ASSIGNMENT:
Leaving out the pictures, reproduce each record exactly and in full.

[Collected data]
= = = = =
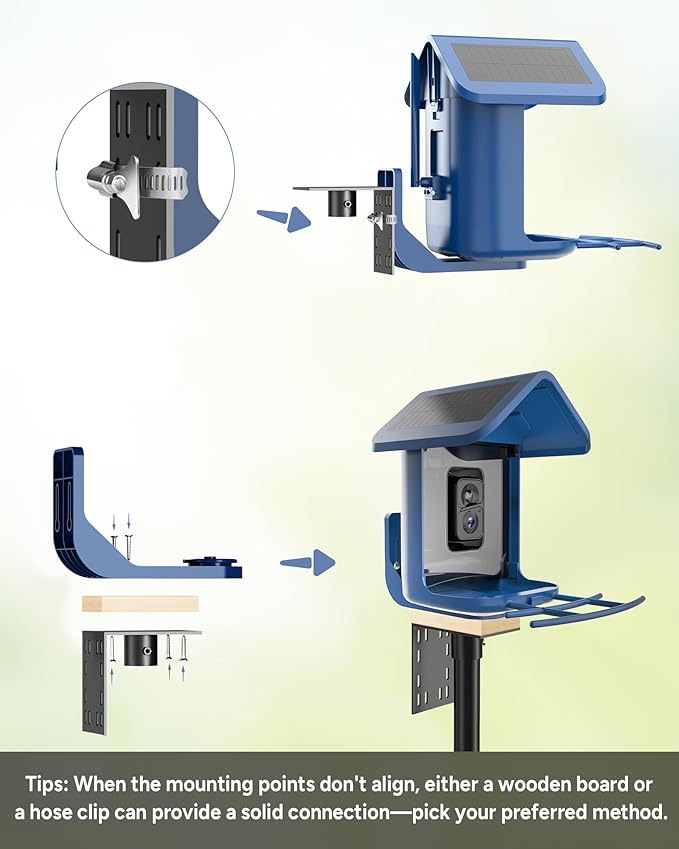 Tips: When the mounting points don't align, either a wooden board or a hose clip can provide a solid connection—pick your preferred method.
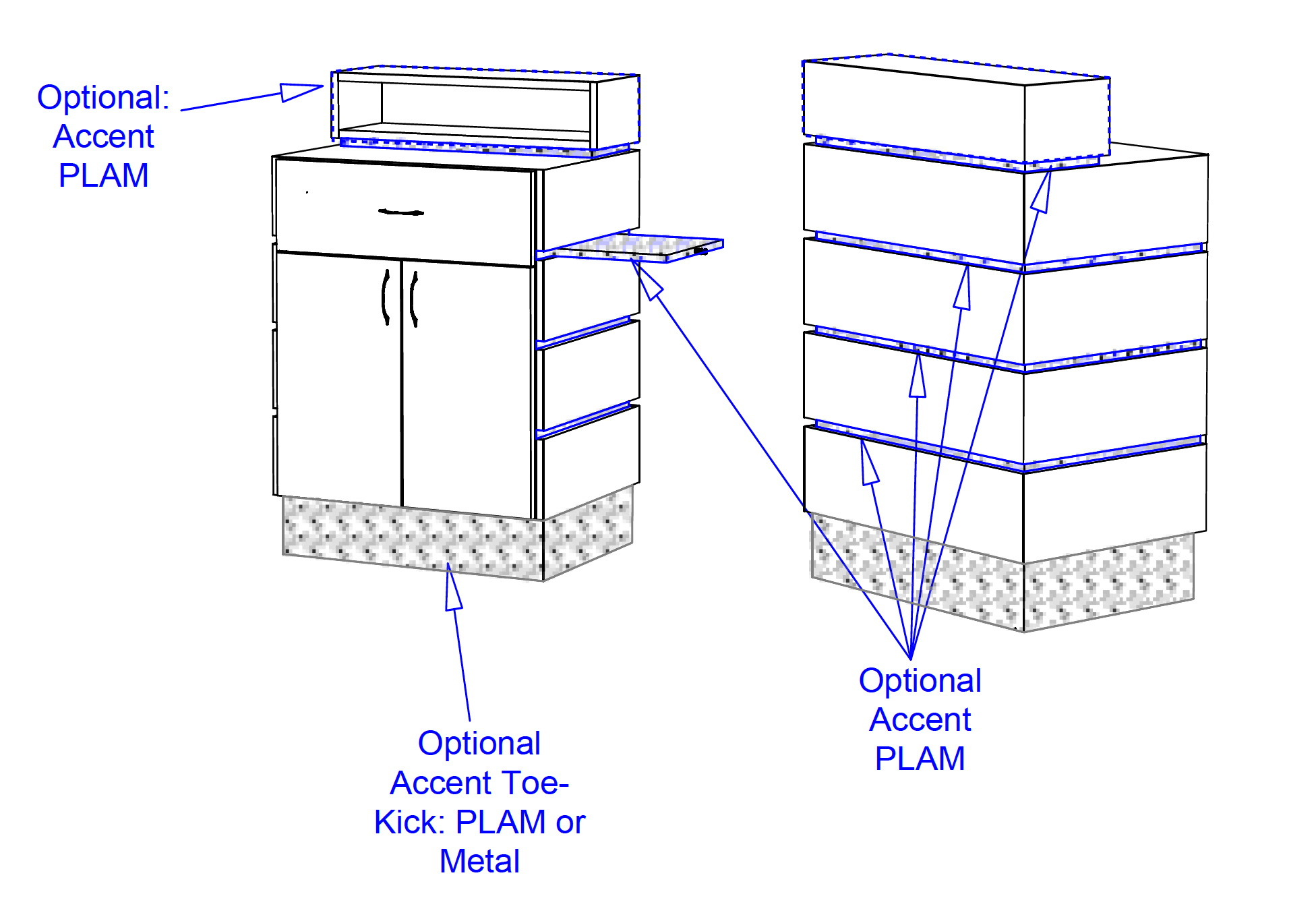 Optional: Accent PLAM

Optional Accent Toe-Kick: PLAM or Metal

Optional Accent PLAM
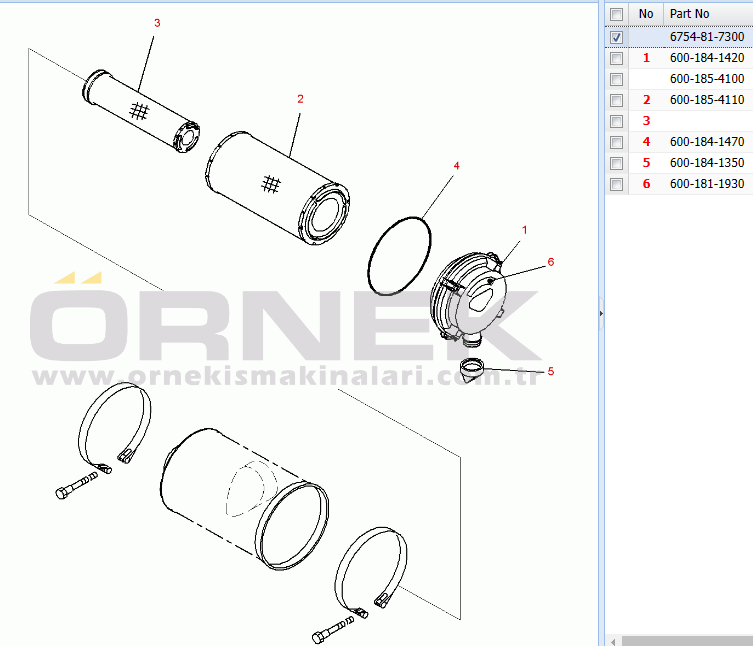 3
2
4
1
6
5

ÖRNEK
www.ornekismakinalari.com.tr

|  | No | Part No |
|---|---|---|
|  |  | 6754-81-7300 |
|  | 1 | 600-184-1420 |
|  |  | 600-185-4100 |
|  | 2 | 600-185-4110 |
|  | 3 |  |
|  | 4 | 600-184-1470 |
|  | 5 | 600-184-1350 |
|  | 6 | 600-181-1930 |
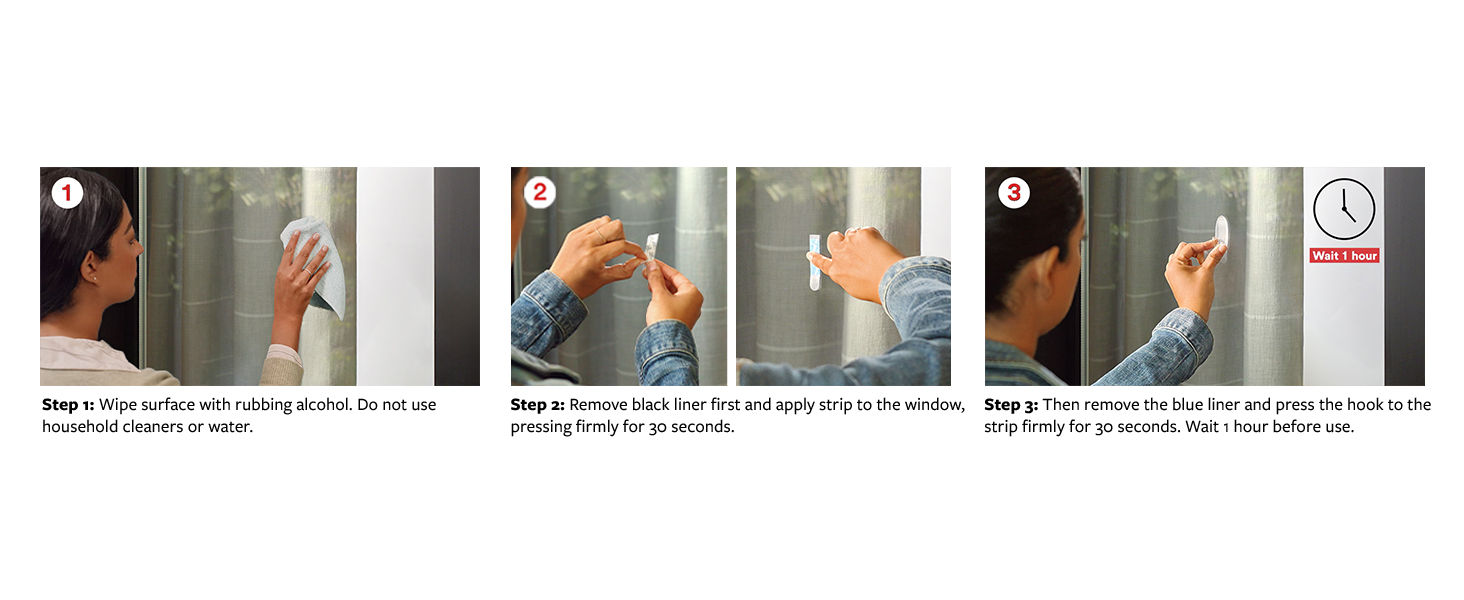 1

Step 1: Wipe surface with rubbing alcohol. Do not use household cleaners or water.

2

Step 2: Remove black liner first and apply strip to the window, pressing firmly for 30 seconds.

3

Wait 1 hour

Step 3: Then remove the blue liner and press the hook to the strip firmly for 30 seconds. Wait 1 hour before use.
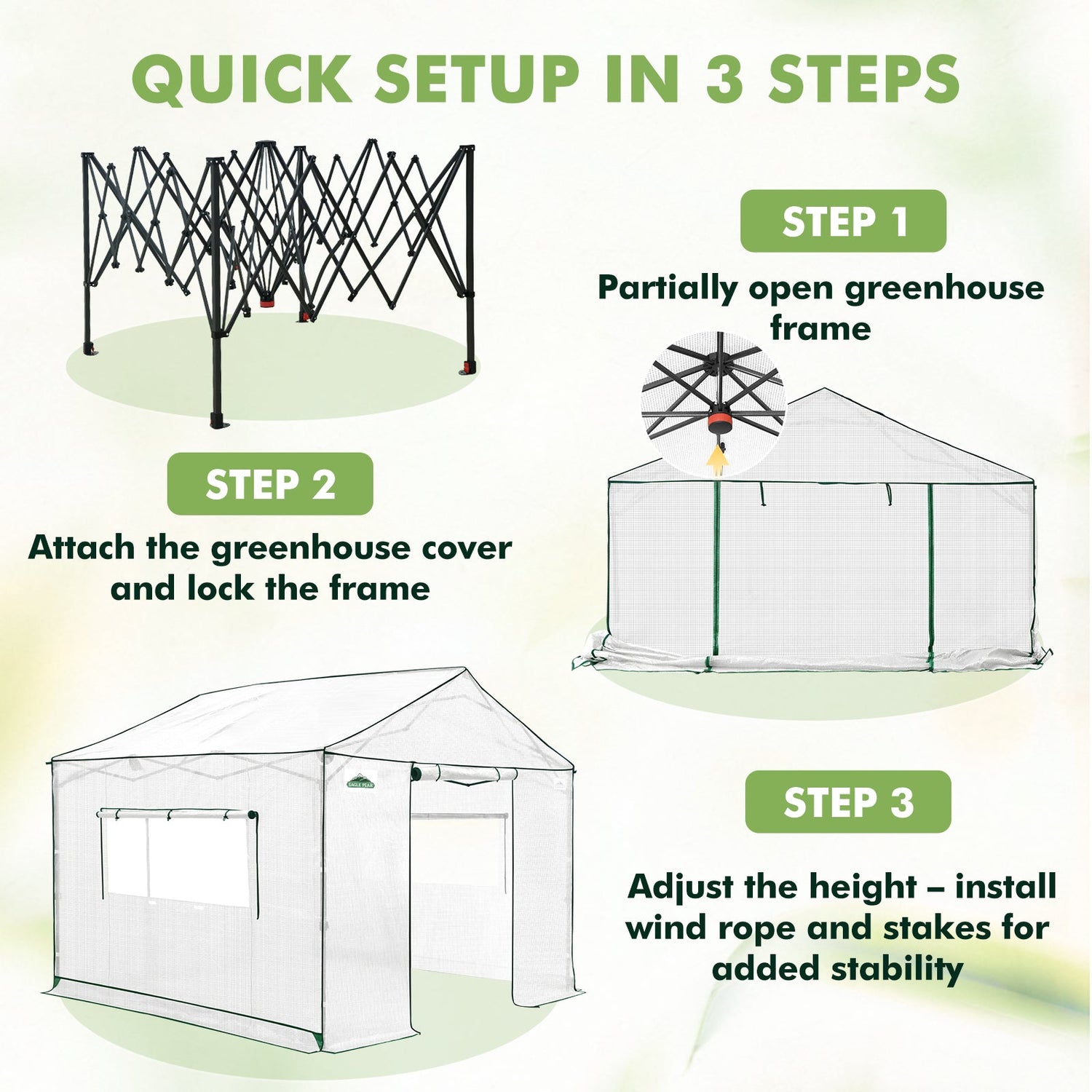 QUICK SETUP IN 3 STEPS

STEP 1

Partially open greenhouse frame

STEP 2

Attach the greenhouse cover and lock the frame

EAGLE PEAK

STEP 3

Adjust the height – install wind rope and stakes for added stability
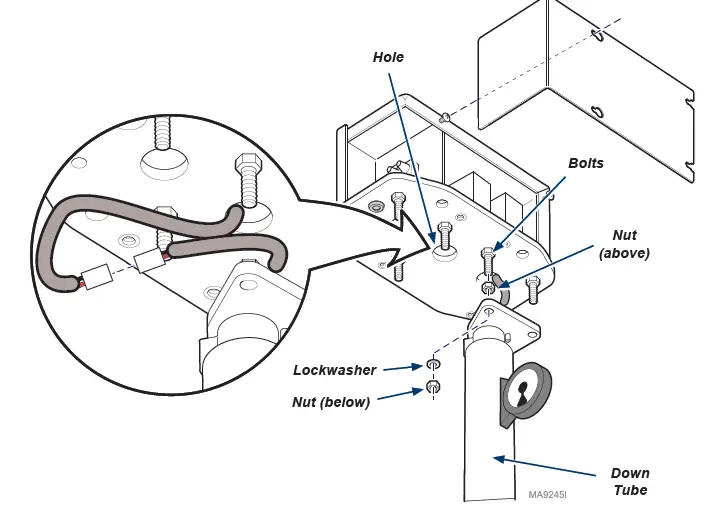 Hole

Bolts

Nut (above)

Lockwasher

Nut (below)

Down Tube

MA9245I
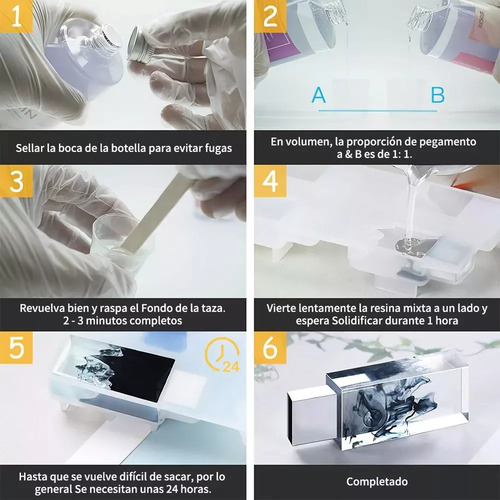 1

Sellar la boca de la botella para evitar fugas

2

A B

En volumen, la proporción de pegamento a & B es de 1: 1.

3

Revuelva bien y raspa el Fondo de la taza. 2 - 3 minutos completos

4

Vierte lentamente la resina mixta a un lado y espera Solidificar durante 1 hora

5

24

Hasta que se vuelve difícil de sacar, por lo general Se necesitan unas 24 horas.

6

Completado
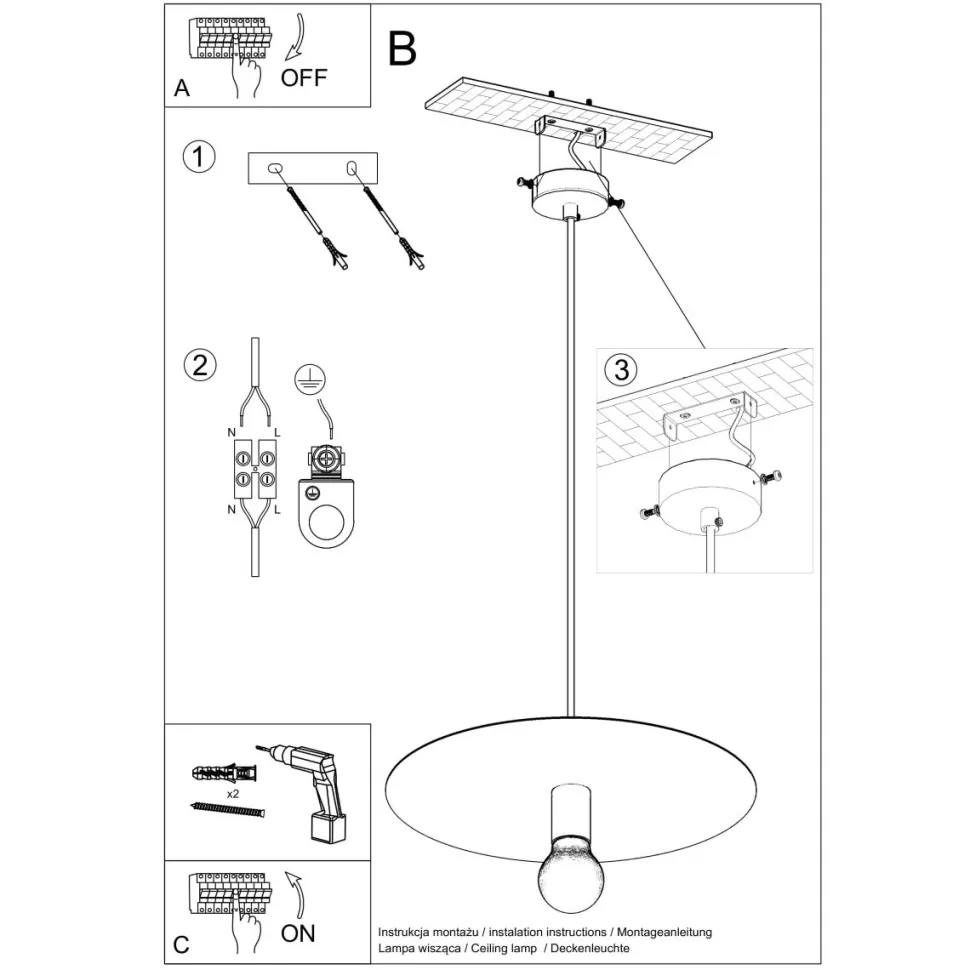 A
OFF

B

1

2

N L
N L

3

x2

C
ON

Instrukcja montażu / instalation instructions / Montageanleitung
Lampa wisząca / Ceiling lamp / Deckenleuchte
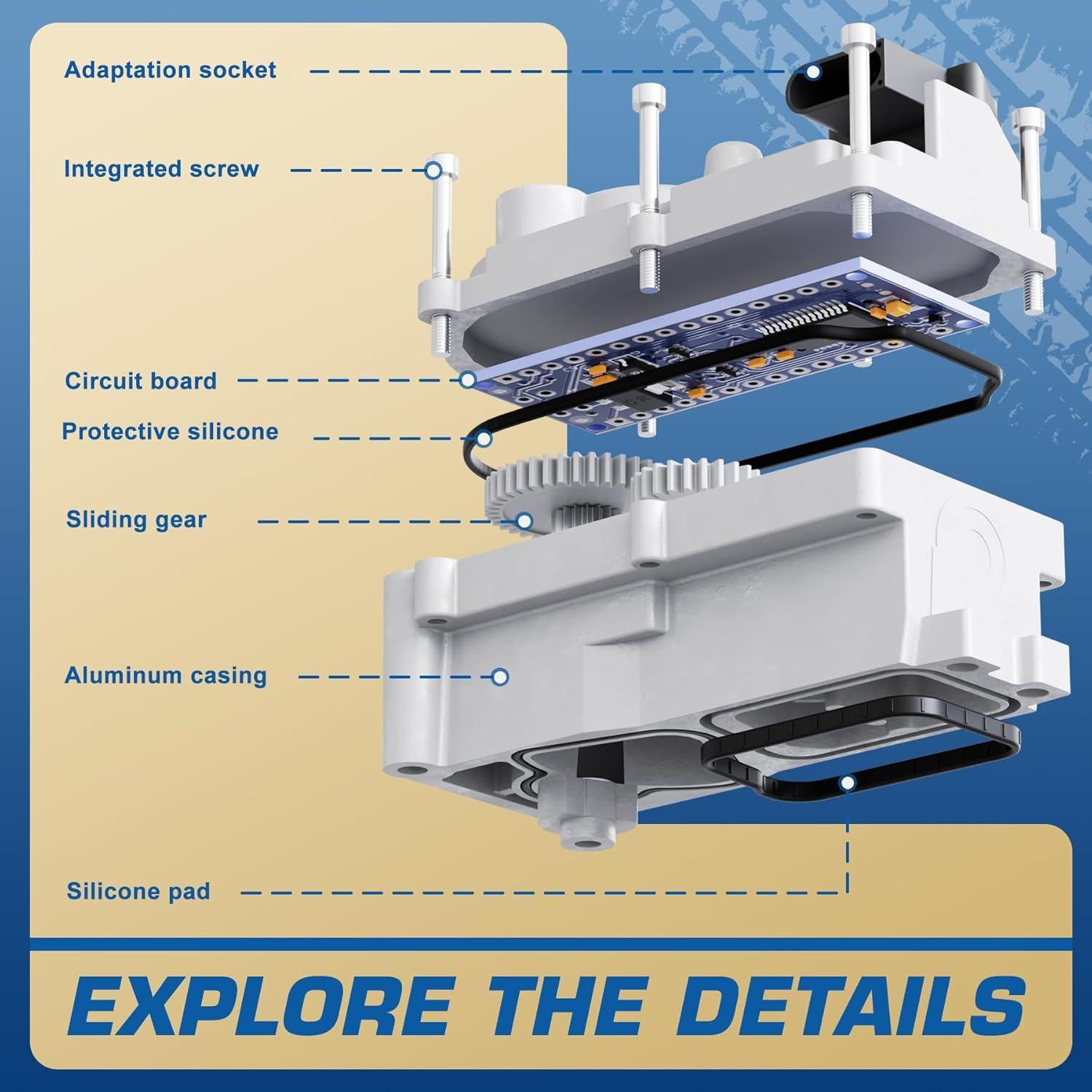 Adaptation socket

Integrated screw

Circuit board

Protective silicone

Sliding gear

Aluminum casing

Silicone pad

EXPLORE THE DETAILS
= = = = =
RESULT FOR THIS TASK:
 Tips: When the mounting points don't align, either a wooden board or a hose clip can provide a solid connection—pick your preferred method.
 Optional: Accent PLAM

Optional Accent Toe-Kick: PLAM or Metal

Optional Accent PLAM
 3
2
4
1
6
5

ÖRNEK
www.ornekismakinalari.com.tr

|  | No | Part No |
|---|---|---|
|  |  | 6754-81-7300 |
|  | 1 | 600-184-1420 |
|  |  | 600-185-4100 |
|  | 2 | 600-185-4110 |
|  | 3 |  |
|  | 4 | 600-184-1470 |
|  | 5 | 600-184-1350 |
|  | 6 | 600-181-1930 |
 1

Step 1: Wipe surface with rubbing alcohol. Do not use household cleaners or water.

2

Step 2: Remove black liner first and apply strip to the window, pressing firmly for 30 seconds.

3

Wait 1 hour

Step 3: Then remove the blue liner and press the hook to the strip firmly for 30 seconds. Wait 1 hour before use.
 QUICK SETUP IN 3 STEPS

STEP 1

Partially open greenhouse frame

STEP 2

Attach the greenhouse cover and lock the frame

EAGLE PEAK

STEP 3

Adjust the height – install wind rope and stakes for added stability
 Hole

Bolts

Nut (above)

Lockwasher

Nut (below)

Down Tube

MA9245I
 1

Sellar la boca de la botella para evitar fugas

2

A B

En volumen, la proporción de pegamento a & B es de 1: 1.

3

Revuelva bien y raspa el Fondo de la taza. 2 - 3 minutos completos

4

Vierte lentamente la resina mixta a un lado y espera Solidificar durante 1 hora

5

24

Hasta que se vuelve difícil de sacar, por lo general Se necesitan unas 24 horas.

6

Completado
 A
OFF

B

1

2

N L
N L

3

x2

C
ON

Instrukcja montażu / instalation instructions / Montageanleitung
Lampa wisząca / Ceiling lamp / Deckenleuchte
 Adaptation socket

Integrated screw

Circuit board

Protective silicone

Sliding gear

Aluminum casing

Silicone pad

EXPLORE THE DETAILS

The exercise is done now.